Host-microbe relationships in inflammatory bowel disease detected by bacterial and metaproteomic analysis of the mucosal-luminal interface

Laura L Presley, Jingxiao Ye, Xiaoxiao Li, James Leblanc, Zhanpan Zhang, Paul M Ruegger, Jeff Allard, Dermot McGovern, Andrew Ippoliti, Bennett Roth, Xinping Cui, Daniel R Jeske, David Elashoff, Lee Goodglick, Jonathan Braun, James Borneman, Laura L Presley, Jingxiao Ye, Xiaoxiao Li, James Leblanc, Zhanpan Zhang, Paul M Ruegger, Jeff Allard, Dermot McGovern, Andrew Ippoliti, Bennett Roth, Xinping Cui, Daniel R Jeske, David Elashoff, Lee Goodglick, Jonathan Braun, James Borneman

Abstract

Background: Host-microbe interactions at the intestinal mucosal-luminal interface (MLI) are critical factors in the biology of inflammatory bowel disease (IBD).

Methods: To address this issue, we performed a series of investigations integrating analysis of the bacteria and metaproteome at the MLI of Crohn's disease, ulcerative colitis, and healthy human subjects.
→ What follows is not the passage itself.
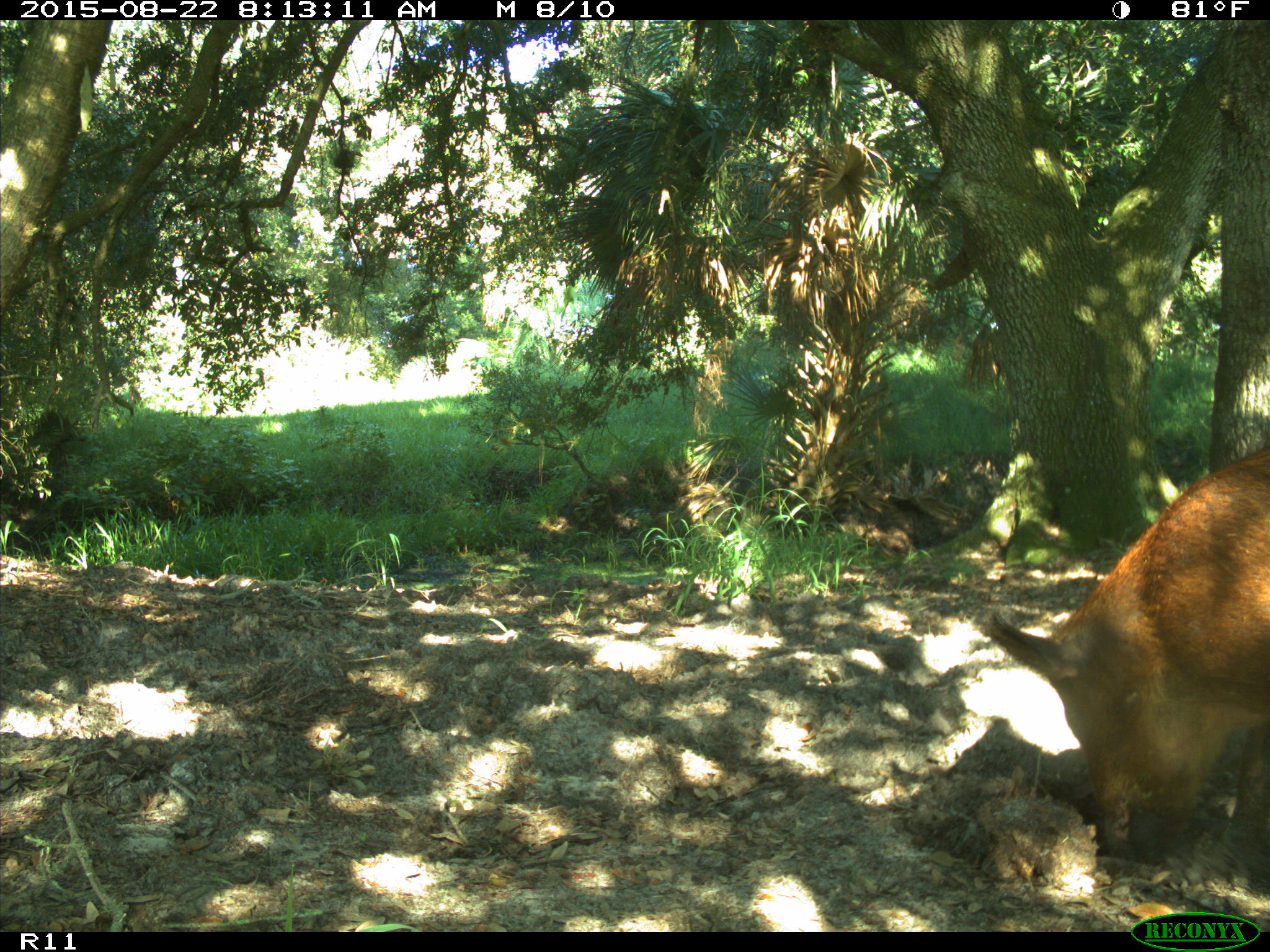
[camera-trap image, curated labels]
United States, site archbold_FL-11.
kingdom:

After quantifying these variables in mucosal specimens from a first sample set, we searched for bacteria exhibiting strong correlations with host proteins. This assessment identified a small subset of bacterial phylotypes possessing this host interaction property. Using a second and independent sample set, we tested the association of disease state with levels of these 14 "host interaction" bacterial phylotypes.

Results: A high frequency of these bacteria (35%) significantly differentiated human subjects by disease type. Analysis of the MLI metaproteomes also yielded disease classification with exceptional confidence levels. Examination of the relationships between the bacteria and proteins, using regularized canonical correlation analysis (RCCA), sorted most subjects by disease type, supporting the concept that host-microbe interactions are involved in the biology underlying IBD. Moreover, this correlation analysis identified bacteria and proteins that were undetected by standard means-based methods such as analysis of variance, and identified associations of specific bacterial phylotypes with particular protein features of the innate immune response, some of which have been documented in model systems.

Conclusions: These findings suggest that computational mining of mucosa-associated bacteria for host interaction provides an unsupervised strategy to uncover networks of bacterial taxa and host processes relevant to normal and disease states. (Inflamm Bowel Dis 2012;).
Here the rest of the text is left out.